---------- Entries shown ----------
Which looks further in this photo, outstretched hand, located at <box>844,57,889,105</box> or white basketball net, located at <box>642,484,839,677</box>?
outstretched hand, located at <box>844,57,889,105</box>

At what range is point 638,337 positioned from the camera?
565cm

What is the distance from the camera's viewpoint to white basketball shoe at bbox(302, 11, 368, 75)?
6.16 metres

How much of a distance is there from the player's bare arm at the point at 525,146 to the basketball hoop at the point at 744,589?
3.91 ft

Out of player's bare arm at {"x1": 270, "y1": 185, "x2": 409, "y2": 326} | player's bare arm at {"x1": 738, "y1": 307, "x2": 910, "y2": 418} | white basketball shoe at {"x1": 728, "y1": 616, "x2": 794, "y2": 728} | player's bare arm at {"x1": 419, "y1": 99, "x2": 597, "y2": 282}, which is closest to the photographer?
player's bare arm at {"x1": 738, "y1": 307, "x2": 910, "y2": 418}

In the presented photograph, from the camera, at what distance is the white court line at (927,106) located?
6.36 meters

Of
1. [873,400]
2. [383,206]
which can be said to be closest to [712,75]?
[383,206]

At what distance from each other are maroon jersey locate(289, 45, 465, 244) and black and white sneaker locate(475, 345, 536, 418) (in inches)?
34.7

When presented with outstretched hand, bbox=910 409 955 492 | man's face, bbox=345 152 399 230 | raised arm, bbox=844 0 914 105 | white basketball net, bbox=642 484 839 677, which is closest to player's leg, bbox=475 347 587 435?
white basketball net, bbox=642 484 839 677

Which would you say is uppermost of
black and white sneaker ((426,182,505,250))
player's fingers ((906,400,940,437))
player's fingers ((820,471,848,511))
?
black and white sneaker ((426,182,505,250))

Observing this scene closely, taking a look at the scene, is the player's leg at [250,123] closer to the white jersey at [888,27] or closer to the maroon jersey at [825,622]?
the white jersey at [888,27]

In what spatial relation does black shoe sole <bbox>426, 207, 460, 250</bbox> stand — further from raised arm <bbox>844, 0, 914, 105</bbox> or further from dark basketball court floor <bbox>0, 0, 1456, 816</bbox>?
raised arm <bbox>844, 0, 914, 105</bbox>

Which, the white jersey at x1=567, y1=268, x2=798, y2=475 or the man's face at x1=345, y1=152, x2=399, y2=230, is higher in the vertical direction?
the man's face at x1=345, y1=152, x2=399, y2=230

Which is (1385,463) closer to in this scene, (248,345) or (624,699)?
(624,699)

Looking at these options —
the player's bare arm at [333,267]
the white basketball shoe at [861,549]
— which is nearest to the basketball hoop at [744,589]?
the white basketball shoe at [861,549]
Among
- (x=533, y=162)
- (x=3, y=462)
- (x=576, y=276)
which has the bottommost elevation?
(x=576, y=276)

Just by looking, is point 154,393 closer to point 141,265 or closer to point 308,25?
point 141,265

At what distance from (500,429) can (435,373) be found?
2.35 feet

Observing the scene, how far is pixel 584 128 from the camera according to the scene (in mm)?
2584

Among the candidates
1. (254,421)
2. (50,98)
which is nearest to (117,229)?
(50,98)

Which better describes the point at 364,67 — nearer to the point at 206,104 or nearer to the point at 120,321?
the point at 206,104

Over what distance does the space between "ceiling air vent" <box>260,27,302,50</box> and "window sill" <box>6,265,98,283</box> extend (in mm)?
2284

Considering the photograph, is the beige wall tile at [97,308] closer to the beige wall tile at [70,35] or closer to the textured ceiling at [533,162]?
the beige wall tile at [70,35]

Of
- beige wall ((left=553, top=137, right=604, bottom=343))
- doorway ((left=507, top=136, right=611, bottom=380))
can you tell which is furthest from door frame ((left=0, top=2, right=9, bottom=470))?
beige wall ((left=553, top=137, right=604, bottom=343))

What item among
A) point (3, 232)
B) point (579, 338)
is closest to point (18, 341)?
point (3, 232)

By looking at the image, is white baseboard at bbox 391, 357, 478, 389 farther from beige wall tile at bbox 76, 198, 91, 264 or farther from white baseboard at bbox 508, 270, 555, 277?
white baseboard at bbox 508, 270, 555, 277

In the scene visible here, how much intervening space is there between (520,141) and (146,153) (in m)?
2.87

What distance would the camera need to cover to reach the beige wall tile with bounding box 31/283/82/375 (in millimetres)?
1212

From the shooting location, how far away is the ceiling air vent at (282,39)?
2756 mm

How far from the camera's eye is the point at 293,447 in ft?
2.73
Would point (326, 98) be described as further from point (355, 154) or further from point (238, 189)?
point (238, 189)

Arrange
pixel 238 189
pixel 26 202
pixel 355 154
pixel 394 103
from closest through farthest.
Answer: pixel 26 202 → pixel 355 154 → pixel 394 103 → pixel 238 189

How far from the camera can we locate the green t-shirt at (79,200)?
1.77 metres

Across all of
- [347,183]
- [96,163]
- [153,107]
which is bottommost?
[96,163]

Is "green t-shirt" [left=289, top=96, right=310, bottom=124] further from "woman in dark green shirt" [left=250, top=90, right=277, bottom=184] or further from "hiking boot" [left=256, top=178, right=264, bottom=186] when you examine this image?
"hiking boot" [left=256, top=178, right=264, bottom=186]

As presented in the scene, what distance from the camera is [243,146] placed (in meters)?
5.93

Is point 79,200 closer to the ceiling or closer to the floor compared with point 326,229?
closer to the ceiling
----------
= What you are asked to do =
Convert everything from the line containing "As presented in" down to the last of the items above into a two-column CSV with the headers item_text and answer. Give one row per item, put each field in double quotes, and replace line breaks with spaces.

= Exercise output =
item_text,answer
"As presented in the scene, what distance from the camera is [243,146] placed (in meters)?","5.93"
"Is point 79,200 closer to the ceiling or closer to the floor compared with point 326,229?","closer to the ceiling"